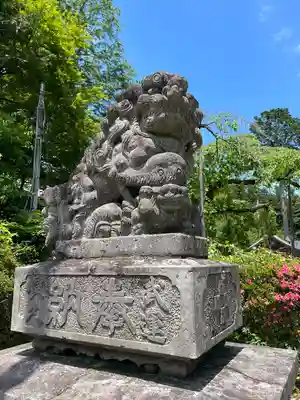 乃木神社(栃木県)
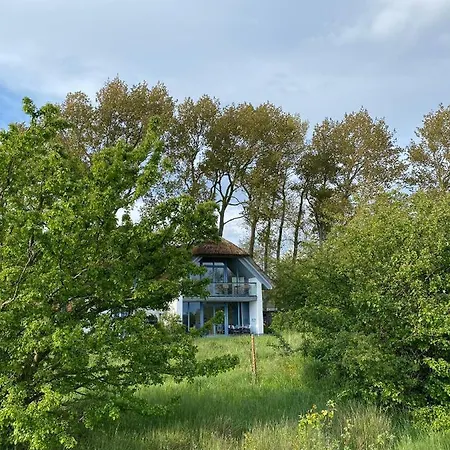 Apartment Haus An Der Heide *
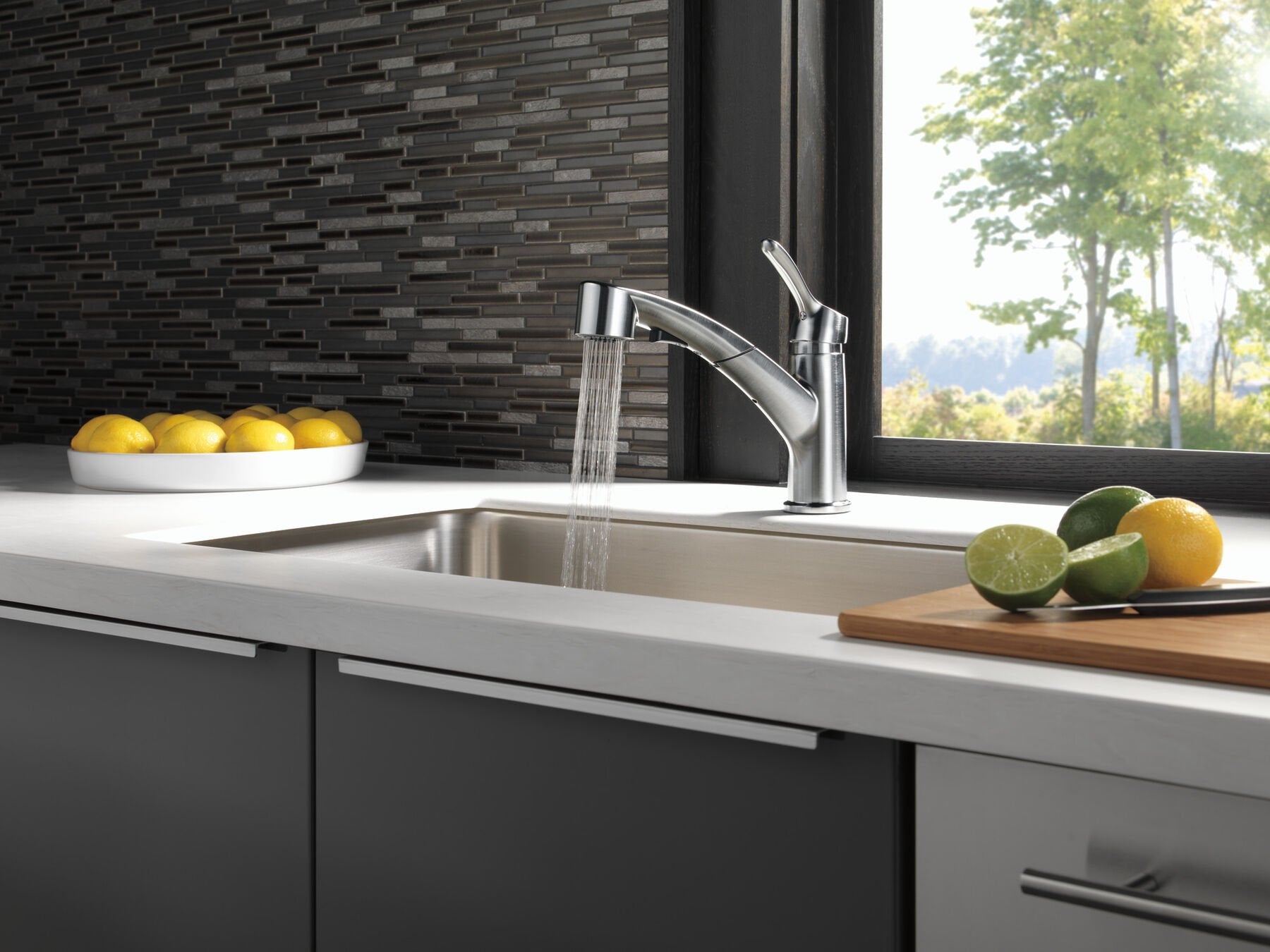 Arctic Stainless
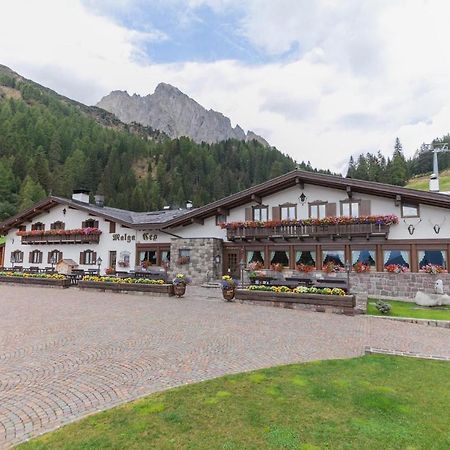 Hotel Malga Ces San Martino Di Castrozza Esterno foto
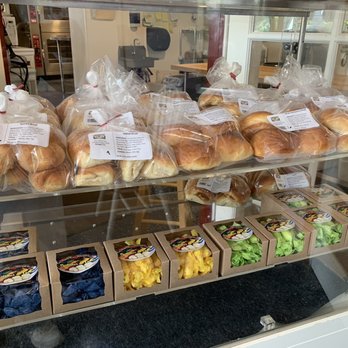 St. Barbra Pinoy Bakery - 05.26.19 bakery w/ Filipino goodies - Spanish bread and polvoron - Bakeries Near Me - Portland, Oregon St. Barbra Pinoy Bakery - 05.26.19 bakery w/ Filipino goodies - Spanish bread and polvoron - Bakeries Near Me - Portland, Oregon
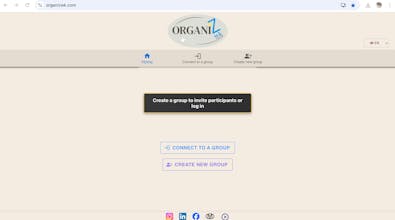 OrganiZwk gallery image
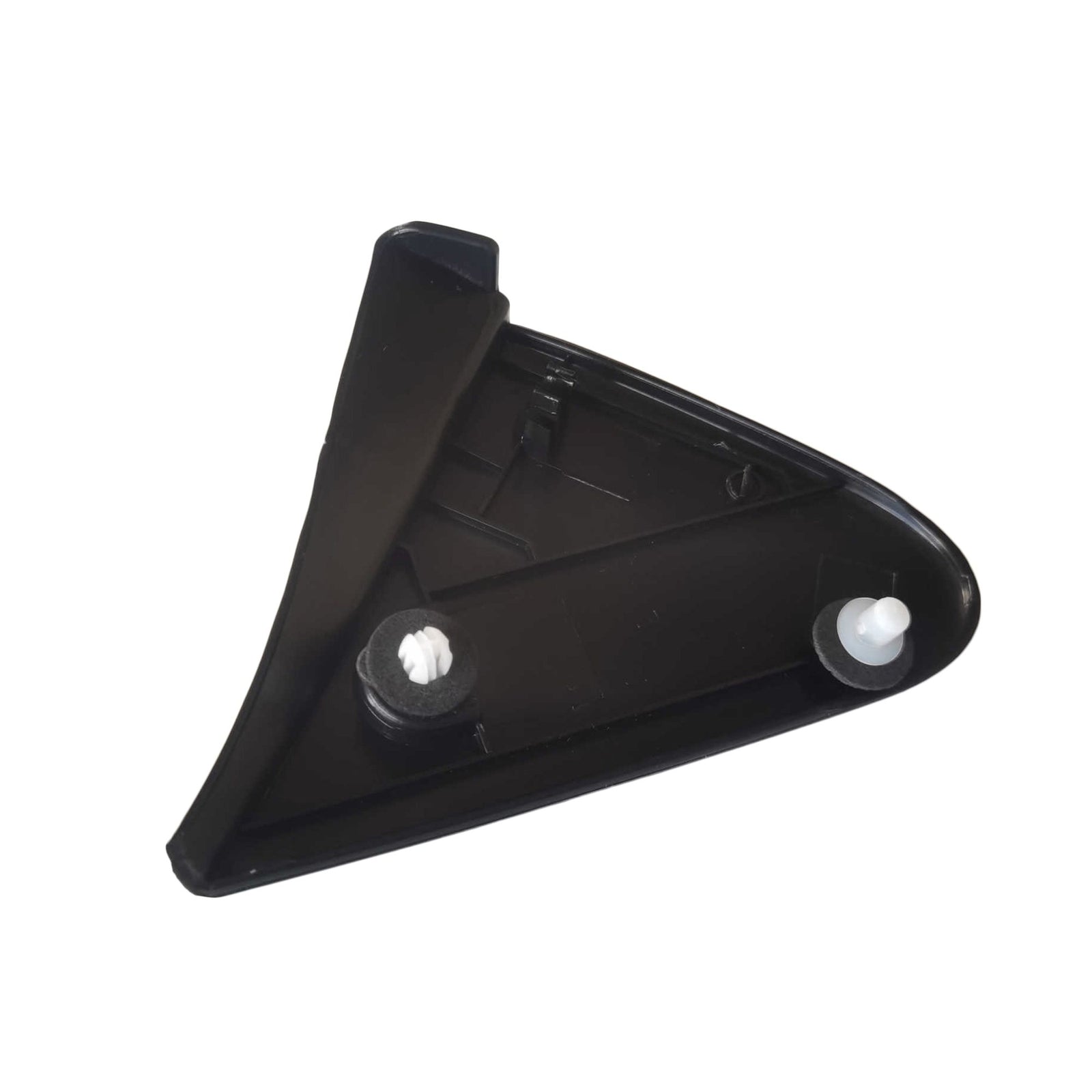 Left Driver Side LH Hand Corner Molding For 2012-2019 for Toyota Prius C 6011852080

..........

▶ What the task requires
Copy every line above word for word, leaving out the pictures.

▶ Response to this task
 乃木神社(栃木県)
 Apartment Haus An Der Heide *
 Arctic Stainless
 Hotel Malga Ces San Martino Di Castrozza Esterno foto
 St. Barbra Pinoy Bakery - 05.26.19 bakery w/ Filipino goodies - Spanish bread and polvoron - Bakeries Near Me - Portland, Oregon St. Barbra Pinoy Bakery - 05.26.19 bakery w/ Filipino goodies - Spanish bread and polvoron - Bakeries Near Me - Portland, Oregon
 OrganiZwk gallery image
 Left Driver Side LH Hand Corner Molding For 2012-2019 for Toyota Prius C 6011852080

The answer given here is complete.